Provided text.
----

2.4 The mean-CVaR\(_{\alpha }\) model (M-CVaR\(_{\alpha }\))

For this model, in addition to the decision variables \(x_{j}\), there are \(m+1\) decision variables. The variable v represents the negative of an \(\alpha\)-quantile of the portfolio return distribution. If the \(\alpha -\)quantile is unique, the optimal value of v is the \(\hbox {VaR}_\alpha\) of the return distribution of the solution portfolio. The other m decision variables represent the magnitude of downside deviations of the portfolio return from the \(\alpha\)-quantile, for every scenario \(i\in \{1\ldots m\}\):

$$\begin{aligned}&\displaystyle y_{i}=\left\{ \begin{array}{rcl} -v-\displaystyle \sum _{j=1}^{n}r_{ij}x_{j},& & \hbox {if} \displaystyle \sum _{j=1}^{n}r_{ij}x_{j}\le -v;\\ 0,& & \hbox {otherwise}. \end{array} \right. \\&\begin{array}{ll} \displaystyle \min & {v+\displaystyle \frac{1}{\alpha m}\displaystyle \sum _{i=1}^{m} y_{i}}\\ \text {subject to:}\\ &\displaystyle \sum _{j=1}^{n}-r_{ij}x_{j}-v \le y_{i} ;\quad \forall i \in \{1\ldots m\} \\ &\quad \quad \qquad y_{i} \ge 0 ;\quad \forall i \in \{ 1\ldots m \} \\ &\displaystyle \sum _{j=1}^{n}\mu _{j}x_{j} \ge d ; \\ & \quad \quad \qquad x\in X\\ \end{array} \end{aligned}$$

3 Portfolio optimisation with options

3.1 Basics of option pricing

An option is a financial derivative described as a contract when the holder of the contract is given the right (but not the obligation) to exercise a deal: to buy or sell an underlying asset at a specified price, at or within a specified time.

A call option gives the holder the right to buy the underlying asset (stock, real estate etc.) under the specified conditions, while a put option gives the holder the right to sell the underlying asset. The price of underlying specified in the contract is known as the exercise price or strike price, while the date in the contract is known as the expiration date or maturity (see Hull and Basu 2016).

In this work, we consider only European options, meaning, they can only be exercised at maturity.

----

Provided information.

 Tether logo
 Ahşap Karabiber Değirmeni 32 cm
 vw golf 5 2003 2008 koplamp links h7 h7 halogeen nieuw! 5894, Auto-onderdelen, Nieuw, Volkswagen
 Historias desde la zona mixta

----

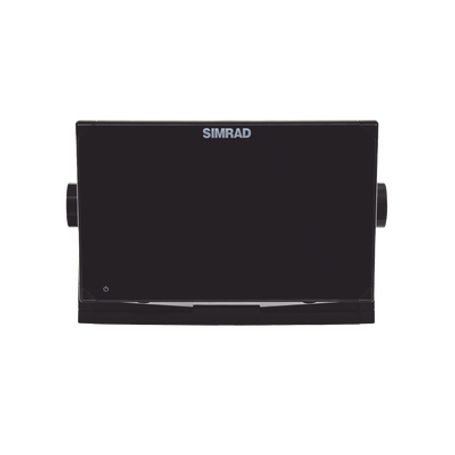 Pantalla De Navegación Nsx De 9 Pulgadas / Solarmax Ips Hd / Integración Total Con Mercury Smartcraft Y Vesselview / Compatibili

----

Task prompt.
Answer these questions about the portfolio optimisation text:
1. In the mean-CVaR model, what does the variable v represent?
2. What two names does the text give for the price of the underlying specified in an option contract?
3. Which type of option does the work consider, and when can that type be exercised?

Finished task.
1. The negative of an α-quantile of the portfolio return distribution.
2. The exercise price or strike price.
3. Only European options, which can be exercised only at maturity.